Trecho para leitura:
Deutsche Bank,
alemão, torna-se
o maior do mundo
Agência Folha
Grandes festas ao ar livre em Nova York (EUA), Frankfurt e outras cidades alemãs marcaram, na última sexta-feira, o surgimento do maior banco do mundo. Depois de seis meses do anúncio do negócio, o Deutsche Bank finalmente assinará o contrato para a compra do Bankers Trust, oitavo maior banco norte-americano. A demora se deve às exigências técnicas dos EUA para aprovar a aquisição. Com US$ 800 bilhões em ativos, o Deutsche Bank terá 95 mil funcionários em 68 países.
A marca Bankers Trust já começou a ser substituída pela bandeira do banco alemão. Devem ser demitidos 5.000 empregados das áreas de atuação em comum dos dois bancos. O Deutsche deve vender também as filiais do Bankers Trust na Austrália e na Nova Zelândia. ‘‘Crescemos nos EUA a um ritmo de 30% a 40% na década, mas não foi suficiente para termos uma base forte o suficiente no país’’, diz Ronaldo Schmitz, 61, que é gaúcho, morou no Rio de Janeiro e hoje é um dos nove membros do conselho de administração, o mais alto nível hierárquico do banco.
A estratégia principal do Deutsche daqui para a frente já está definida: ser um dos líderes em todos os ramos da atividade bancária na Europa, crescer em administração de recursos e intermediação de negócios nos EUA e manter forte presença na Ásia. Na América Latina, o Deutsche optou por manter a atual estrutura, intermediando negócios e até comprando participações em empresas, mas sem grandes investimentos. ‘‘Nunca seremos um dos maiores investidores diretos (aquisição ou sociedade em empresas) no Brasil’’, diz Schmitz.

Etapas do exercício:
A: Segundo o texto sobre o Deutsche Bank, quantos funcionários o banco terá?
B: No texto sobre o Deutsche Bank, reescreva o trecho entre "A marca Bankers" e "hierárquico do banco.", inclusive, substituindo "demitidos" por "dispensados".

Bloco de dados:
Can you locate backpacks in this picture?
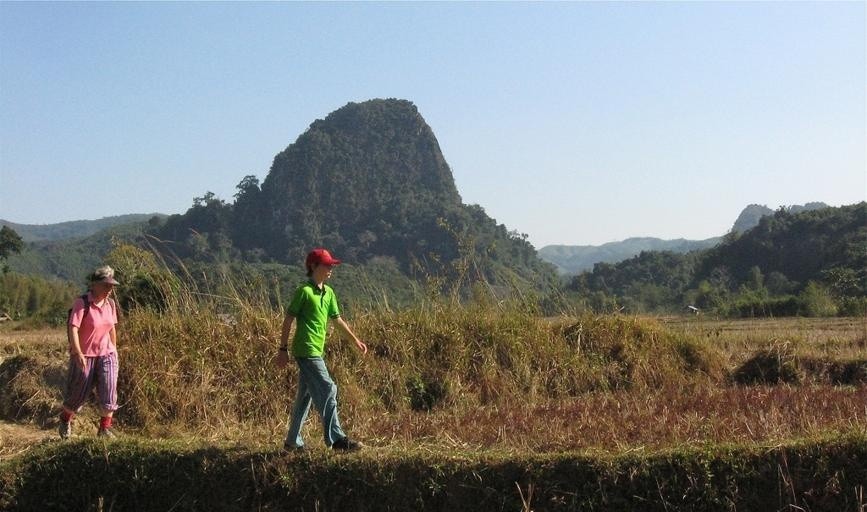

Respostas por tarefa:
A: 95 mil funcionários, em 68 países.

B:
A marca Bankers Trust já começou a ser substituída pela bandeira do banco alemão. Devem ser dispensados 5.000 empregados das áreas de atuação em comum dos dois bancos. O Deutsche deve vender também as filiais do Bankers Trust na Austrália e na Nova Zelândia. ‘‘Crescemos nos EUA a um ritmo de 30% a 40% na década, mas não foi suficiente para termos uma base forte o suficiente no país’’, diz Ronaldo Schmitz, 61, que é gaúcho, morou no Rio de Janeiro e hoje é um dos nove membros do conselho de administração, o mais alto nível hierárquico do banco.